When it comes to government workers misbehaving online, Bill Schrier has plenty of horror stories. Seattle's chief technology officer has seen city employees use work computers to visit Internet dating sites and city e-mail addresses to shop on Craigslist. Workers have downloaded "images of half-clothed people on the computer screen, scandalizing co-workers." Typically, Schrier's staff wipes clean five city computers a month that have been "infected with malware from visiting non-business Web sites."
These and other realities of working in government give Schrier a more conservative view on Internet-use policies than mine. In my May column, I argued that stringent limits on online activity risk hampering creative thinking and best practices for e-government and discouraging the next generation of technology thinkers from government careers.
Much of the feedback I heard reinforced my view. A senior official from a county in Iowa, for instance, described how his jurisdiction's policy about Web use frequently blocks him from accessing work-related information, such as gas pipeline maps and audio from a local news radio station. The roadblock on the radio station was especially galling because it was linked to from the county's own Web site.
Technology administrators have good reason to use tools such as Websense to monitor employees' online activities, and even to block access to inappropriate content. But some policies go too far, imposing Internet restrictions that seem to have as much to do with public relations worries as they do with real security and productivity concerns.
Some dot-govers who contacted me agreed that clear and enforceable Internet-use policies, regular training and strong security software are better long-term remedies than cutting off access to information that has potential to improve how government does business. But just as many government tech leaders found my thinking naove and said I was understating the security threats and management challenges they face when it comes to employee Web trolling. One New York official said bluntly that I was just not "seeing the constant barrage of attacks on our network, all of which are coming from the Internet."
_____
— Directions for this task —
Please write out the whole column on government Internet-use policies word for word. None of the data after this has any role here.

— Extracted entries —
_____
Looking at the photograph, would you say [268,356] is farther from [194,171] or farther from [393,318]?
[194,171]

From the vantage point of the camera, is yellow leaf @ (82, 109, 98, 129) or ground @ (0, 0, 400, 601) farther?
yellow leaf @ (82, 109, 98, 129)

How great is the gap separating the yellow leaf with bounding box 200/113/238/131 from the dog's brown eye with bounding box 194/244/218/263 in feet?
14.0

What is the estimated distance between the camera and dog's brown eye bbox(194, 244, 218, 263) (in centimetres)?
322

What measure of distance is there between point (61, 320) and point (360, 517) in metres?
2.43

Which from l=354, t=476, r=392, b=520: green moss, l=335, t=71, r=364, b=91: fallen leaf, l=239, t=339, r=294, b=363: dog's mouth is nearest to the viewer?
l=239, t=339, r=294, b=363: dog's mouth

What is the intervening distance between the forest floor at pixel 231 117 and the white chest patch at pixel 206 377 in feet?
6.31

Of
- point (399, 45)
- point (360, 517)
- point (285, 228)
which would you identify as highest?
_____
— Task answer —
When it comes to government workers misbehaving online, Bill Schrier has plenty of horror stories. Seattle's chief technology officer has seen city employees use work computers to visit Internet dating sites and city e-mail addresses to shop on Craigslist. Workers have downloaded "images of half-clothed people on the computer screen, scandalizing co-workers." Typically, Schrier's staff wipes clean five city computers a month that have been "infected with malware from visiting non-business Web sites."
These and other realities of working in government give Schrier a more conservative view on Internet-use policies than mine. In my May column, I argued that stringent limits on online activity risk hampering creative thinking and best practices for e-government and discouraging the next generation of technology thinkers from government careers.
Much of the feedback I heard reinforced my view. A senior official from a county in Iowa, for instance, described how his jurisdiction's policy about Web use frequently blocks him from accessing work-related information, such as gas pipeline maps and audio from a local news radio station. The roadblock on the radio station was especially galling because it was linked to from the county's own Web site.
Technology administrators have good reason to use tools such as Websense to monitor employees' online activities, and even to block access to inappropriate content. But some policies go too far, imposing Internet restrictions that seem to have as much to do with public relations worries as they do with real security and productivity concerns.
Some dot-govers who contacted me agreed that clear and enforceable Internet-use policies, regular training and strong security software are better long-term remedies than cutting off access to information that has potential to improve how government does business. But just as many government tech leaders found my thinking naove and said I was understating the security threats and management challenges they face when it comes to employee Web trolling. One New York official said bluntly that I was just not "seeing the constant barrage of attacks on our network, all of which are coming from the Internet."